>> Begin Text excerpt

The town was shaken from one end to the other and came to pay respects to the victim. Even we, the children, whose thoughts were far removed from matters of death, we too suffered the sorrow, and we escorted the deceased to the cemetery, and made our first acquaintance with the ‘House of Life to all Living.’

 

The Young Victim

In the year 1919, when the city – and the entire county – was subjected to a turmoil of régime changes, and the lives and possessions of Jews were treated as worthless, in one of the visits of the beginning of winter, news reached the synagogue: the hale and handsome young man, Michael Scheintukh, had been taken out of the home of his parents in the middle of the night by brigands, and was murdered – and there was a need to arrange a funeral!

A quorum of Jews gathered, among them my father v”g, and they went to retrieve the body. I was a boy of twelve, and I stuck to the adults. We crossed the street near Rosenberg's cinema. Across the railroad tracks, on a side street, there stood 3–4 train cars. One of those standing opened one of the cars, in which a number of killed people lay on stretchers, among them, the Jewish martyr. A ring remained on one of his fingers, that the murderers attempted to remove forcibly, and the signs of the blood that had congealed around it, testified to this. The quorum of the Jews took charge of the body, and brought it to its final rest in a Jewish burial. The theory was, that he was killed because of a transaction involving arms.

The town tasted the life of murder, as it is said. And these were the reverberations of ‘the days of peace and tranquility.’

 

Returning the Sentiment of Gentiles…

The Jews of our town were of the sort that could be characterized as ‘A people settled apart,’ among the gentiles, and did not mix with them. For purposed of providing sustenance for the family, they were compelled to come in contact with them and transact on an ongoing basis with their Christian neighbors, providing them with services and work. As to spiritual contact, friendliness or just plain camaraderie, or friendship, except for rare instances, practically didn't exist.

The way of life of these two camps was so different, that no bridge between them could be found. And the truth be told, what was there in common, between the spiritual life of a Stolin Hasid and a primitive Ukrainian peasant?

Even with the sparse presence of an intelligentsia among the gentiles, practically no connections of friendship developed and stuck, because of their malevolent attitude towards the Jews, in whom they saw a competitor and a dangerous alien presence, who they are commanded to oppress, and of whom they are to rid themselves.

I remember an isolated incident of an attempt to develop a relationship: it was on one Yom Kippur day, in the afternoon of the day, when the prayer in the Stolin shtibl was at its peak intensity. Memorial candles lit up all the corners of the abode, which was full of men, robed in white kittls. The outpouring of the soul of the one leading the service, and the prayers uttered out of fervor, was accompanied by the sounds of weeping that reached from the women's section, which characterized the atmosphere of this Day of Judgement.

>> End Text excerpt

> **Objective a**:
Rewrite the rows starting with the line with "Out of point" and going on through the line with "office building @ [1169,190,1280,231], tree", replacing "billboard" with "road sign" and leaving everything else unchanged.

>> Begin Records for this task

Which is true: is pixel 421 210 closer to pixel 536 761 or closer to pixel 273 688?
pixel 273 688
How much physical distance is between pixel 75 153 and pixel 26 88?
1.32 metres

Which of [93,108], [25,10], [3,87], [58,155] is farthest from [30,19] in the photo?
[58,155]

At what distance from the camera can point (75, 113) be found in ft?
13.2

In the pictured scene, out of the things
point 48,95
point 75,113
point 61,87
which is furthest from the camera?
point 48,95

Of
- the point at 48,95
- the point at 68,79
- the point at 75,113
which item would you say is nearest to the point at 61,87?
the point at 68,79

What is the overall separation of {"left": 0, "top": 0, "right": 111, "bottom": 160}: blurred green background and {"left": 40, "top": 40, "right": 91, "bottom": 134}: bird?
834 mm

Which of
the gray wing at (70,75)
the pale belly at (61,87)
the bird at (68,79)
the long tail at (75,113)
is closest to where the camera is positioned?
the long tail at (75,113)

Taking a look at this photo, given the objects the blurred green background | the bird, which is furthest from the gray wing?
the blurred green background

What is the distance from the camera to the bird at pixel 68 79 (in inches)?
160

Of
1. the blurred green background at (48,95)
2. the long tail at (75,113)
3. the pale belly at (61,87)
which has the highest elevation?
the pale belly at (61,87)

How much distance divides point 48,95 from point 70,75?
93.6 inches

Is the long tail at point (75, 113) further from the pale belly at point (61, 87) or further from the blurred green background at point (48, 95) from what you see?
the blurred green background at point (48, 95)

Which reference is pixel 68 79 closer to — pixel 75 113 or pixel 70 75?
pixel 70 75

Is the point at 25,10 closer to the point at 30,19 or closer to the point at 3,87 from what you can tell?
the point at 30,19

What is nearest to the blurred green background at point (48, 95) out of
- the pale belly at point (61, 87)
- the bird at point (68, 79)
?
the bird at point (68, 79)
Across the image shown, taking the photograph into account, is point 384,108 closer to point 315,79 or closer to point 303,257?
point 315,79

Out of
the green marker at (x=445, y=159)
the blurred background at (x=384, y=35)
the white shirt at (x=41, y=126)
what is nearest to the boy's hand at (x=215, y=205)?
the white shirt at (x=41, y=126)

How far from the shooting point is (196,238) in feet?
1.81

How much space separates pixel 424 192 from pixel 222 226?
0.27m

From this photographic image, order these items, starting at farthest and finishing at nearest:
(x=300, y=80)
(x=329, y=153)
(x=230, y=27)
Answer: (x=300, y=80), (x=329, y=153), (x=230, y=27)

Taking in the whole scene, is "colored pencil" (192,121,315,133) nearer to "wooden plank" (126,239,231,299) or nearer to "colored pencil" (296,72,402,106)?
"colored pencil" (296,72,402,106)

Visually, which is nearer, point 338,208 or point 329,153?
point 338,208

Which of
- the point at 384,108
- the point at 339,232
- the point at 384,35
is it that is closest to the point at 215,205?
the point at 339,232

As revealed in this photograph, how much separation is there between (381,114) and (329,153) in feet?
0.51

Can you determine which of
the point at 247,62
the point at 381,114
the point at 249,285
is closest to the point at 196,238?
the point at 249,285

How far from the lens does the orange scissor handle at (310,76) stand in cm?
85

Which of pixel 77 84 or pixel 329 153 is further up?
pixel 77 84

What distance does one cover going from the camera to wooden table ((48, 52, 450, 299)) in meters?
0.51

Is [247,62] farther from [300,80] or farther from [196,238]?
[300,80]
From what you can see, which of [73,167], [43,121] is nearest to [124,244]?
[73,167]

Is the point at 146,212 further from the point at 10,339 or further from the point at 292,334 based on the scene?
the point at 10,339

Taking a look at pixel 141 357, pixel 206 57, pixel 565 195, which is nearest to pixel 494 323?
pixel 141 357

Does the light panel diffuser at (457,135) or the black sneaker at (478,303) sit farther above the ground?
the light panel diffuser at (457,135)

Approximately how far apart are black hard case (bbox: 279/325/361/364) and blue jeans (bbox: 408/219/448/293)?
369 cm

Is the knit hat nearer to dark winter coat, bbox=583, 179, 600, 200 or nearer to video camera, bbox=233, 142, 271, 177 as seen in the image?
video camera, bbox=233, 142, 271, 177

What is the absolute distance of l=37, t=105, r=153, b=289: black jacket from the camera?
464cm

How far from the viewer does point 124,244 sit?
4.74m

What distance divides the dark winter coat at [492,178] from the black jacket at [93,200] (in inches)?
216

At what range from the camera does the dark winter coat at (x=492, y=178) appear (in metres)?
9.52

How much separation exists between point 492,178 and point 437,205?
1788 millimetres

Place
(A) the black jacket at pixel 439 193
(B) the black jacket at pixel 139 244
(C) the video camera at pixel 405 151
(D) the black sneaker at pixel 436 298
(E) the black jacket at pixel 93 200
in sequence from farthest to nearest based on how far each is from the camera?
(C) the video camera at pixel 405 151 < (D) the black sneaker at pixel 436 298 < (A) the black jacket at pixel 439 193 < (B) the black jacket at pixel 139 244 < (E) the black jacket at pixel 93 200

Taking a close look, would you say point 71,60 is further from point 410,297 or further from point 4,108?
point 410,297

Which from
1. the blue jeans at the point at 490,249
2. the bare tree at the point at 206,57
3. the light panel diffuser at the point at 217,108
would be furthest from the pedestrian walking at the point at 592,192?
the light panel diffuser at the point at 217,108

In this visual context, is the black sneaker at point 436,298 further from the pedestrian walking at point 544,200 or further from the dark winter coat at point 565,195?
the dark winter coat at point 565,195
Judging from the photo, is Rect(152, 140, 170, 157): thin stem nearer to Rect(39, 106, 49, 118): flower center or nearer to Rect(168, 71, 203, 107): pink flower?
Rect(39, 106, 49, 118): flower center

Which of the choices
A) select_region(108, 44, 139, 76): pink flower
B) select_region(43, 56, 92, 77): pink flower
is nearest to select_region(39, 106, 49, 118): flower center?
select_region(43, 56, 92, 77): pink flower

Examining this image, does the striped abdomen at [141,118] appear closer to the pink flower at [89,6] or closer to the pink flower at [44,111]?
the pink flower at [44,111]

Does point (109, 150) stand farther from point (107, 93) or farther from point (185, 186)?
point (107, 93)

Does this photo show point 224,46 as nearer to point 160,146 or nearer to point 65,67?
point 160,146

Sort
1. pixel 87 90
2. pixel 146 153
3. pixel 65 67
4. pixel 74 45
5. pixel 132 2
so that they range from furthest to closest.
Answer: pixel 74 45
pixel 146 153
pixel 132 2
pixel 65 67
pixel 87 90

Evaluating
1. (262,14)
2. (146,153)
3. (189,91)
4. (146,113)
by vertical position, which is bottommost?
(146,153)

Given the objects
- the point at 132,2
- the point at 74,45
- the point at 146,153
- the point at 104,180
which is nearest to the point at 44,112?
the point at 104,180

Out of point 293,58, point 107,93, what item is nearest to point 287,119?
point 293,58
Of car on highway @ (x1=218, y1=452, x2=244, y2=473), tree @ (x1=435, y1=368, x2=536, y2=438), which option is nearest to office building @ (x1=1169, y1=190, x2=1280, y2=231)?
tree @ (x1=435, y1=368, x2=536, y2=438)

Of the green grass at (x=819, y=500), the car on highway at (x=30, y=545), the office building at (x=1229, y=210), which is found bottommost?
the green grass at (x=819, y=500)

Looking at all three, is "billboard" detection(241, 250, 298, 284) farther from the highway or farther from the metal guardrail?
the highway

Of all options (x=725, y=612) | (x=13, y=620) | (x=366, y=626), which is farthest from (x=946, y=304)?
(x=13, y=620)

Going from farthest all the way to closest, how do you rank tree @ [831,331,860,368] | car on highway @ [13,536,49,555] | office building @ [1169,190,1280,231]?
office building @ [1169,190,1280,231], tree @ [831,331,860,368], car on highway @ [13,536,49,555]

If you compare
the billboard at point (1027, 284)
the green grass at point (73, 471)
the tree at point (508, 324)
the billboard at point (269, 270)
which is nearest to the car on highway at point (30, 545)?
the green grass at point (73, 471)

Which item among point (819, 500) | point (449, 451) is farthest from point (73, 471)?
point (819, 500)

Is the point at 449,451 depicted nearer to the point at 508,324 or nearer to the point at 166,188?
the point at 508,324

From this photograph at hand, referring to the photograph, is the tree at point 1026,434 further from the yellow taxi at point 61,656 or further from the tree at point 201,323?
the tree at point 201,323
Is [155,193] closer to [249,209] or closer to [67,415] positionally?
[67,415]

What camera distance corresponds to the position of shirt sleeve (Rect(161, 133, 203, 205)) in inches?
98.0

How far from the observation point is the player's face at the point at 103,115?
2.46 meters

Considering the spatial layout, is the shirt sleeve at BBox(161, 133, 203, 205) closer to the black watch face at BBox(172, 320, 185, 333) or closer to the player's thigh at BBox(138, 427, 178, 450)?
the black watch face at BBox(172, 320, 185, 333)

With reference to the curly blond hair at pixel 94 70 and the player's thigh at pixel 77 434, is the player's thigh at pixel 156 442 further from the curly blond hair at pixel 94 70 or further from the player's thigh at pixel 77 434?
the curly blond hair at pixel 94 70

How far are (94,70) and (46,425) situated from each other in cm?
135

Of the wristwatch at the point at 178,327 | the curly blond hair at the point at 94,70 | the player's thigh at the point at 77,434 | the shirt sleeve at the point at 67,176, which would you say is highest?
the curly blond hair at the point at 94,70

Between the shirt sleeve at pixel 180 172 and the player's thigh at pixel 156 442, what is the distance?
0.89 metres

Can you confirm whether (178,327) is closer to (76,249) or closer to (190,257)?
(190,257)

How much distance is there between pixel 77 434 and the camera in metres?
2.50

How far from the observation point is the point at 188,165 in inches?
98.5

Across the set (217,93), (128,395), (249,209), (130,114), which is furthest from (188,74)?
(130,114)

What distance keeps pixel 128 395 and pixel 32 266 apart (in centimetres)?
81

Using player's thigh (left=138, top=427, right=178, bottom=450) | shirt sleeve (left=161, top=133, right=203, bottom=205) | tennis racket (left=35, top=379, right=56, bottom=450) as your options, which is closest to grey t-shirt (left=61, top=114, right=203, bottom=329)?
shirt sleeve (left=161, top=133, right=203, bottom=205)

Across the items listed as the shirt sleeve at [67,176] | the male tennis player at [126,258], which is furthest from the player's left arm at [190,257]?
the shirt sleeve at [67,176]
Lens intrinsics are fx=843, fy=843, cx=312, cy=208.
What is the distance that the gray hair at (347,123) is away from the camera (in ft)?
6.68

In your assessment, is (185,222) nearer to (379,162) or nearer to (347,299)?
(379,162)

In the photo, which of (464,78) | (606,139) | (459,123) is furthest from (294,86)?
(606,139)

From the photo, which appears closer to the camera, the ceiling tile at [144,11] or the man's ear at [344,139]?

>> End Records for this task

> **Objective b**:
Continue the account of the town's Jews and their gentile neighbors from where it stops.

> **Exercise answer a**:
Out of point 293,58, point 107,93, what item is nearest to point 287,119?
point 293,58
Of car on highway @ (x1=218, y1=452, x2=244, y2=473), tree @ (x1=435, y1=368, x2=536, y2=438), which option is nearest to office building @ (x1=1169, y1=190, x2=1280, y2=231)?
tree @ (x1=435, y1=368, x2=536, y2=438)

Of the green grass at (x=819, y=500), the car on highway at (x=30, y=545), the office building at (x=1229, y=210), which is found bottommost?
the green grass at (x=819, y=500)

Looking at all three, is "road sign" detection(241, 250, 298, 284) farther from the highway or farther from the metal guardrail?
the highway

Of all options (x=725, y=612) | (x=13, y=620) | (x=366, y=626), which is farthest from (x=946, y=304)?
(x=13, y=620)

Going from farthest all the way to closest, how do you rank tree @ [831,331,860,368] | car on highway @ [13,536,49,555] | office building @ [1169,190,1280,231]?
office building @ [1169,190,1280,231], tree @ [831,331,860,368], car on highway @ [13,536,49,555]

> **Exercise answer b**:
Suddenly, a cry was heard: ‘They have come!’ One of the young people drew near to the Rabbi and the Hasidic elders, and whispered: ‘The Subbotniki have come, and they want to say something.’ The Elder of the Hasidim did not wait for the Rabbi's reply, but began to shout” ‘Nu? On this our Holy Day, Let them go to….!’

The delegation was driven out without having gotten any sort of consideration.

I found myself among the worshipers, and the incident aroused my curiosity. In a matter of days, I found out that there was a sect of Baptists, who perform their prayers in their own house of worship on Sundays during the morning hours. Once, I went to pay a visit to them. Their house of worship was located in a spacious building, built of wooden boards. In the prayer hall, I found no icons, or any other form of decoration. The congregation, composed of several tens of adult men and women, sang chapters of the Psalms with intensity and fervor. No one paid any attention to me, nor did they bother me with questions. After the prayers, out of a sense of friendship and mutual respect, they convened a meeting to deal with the issues of the congregation.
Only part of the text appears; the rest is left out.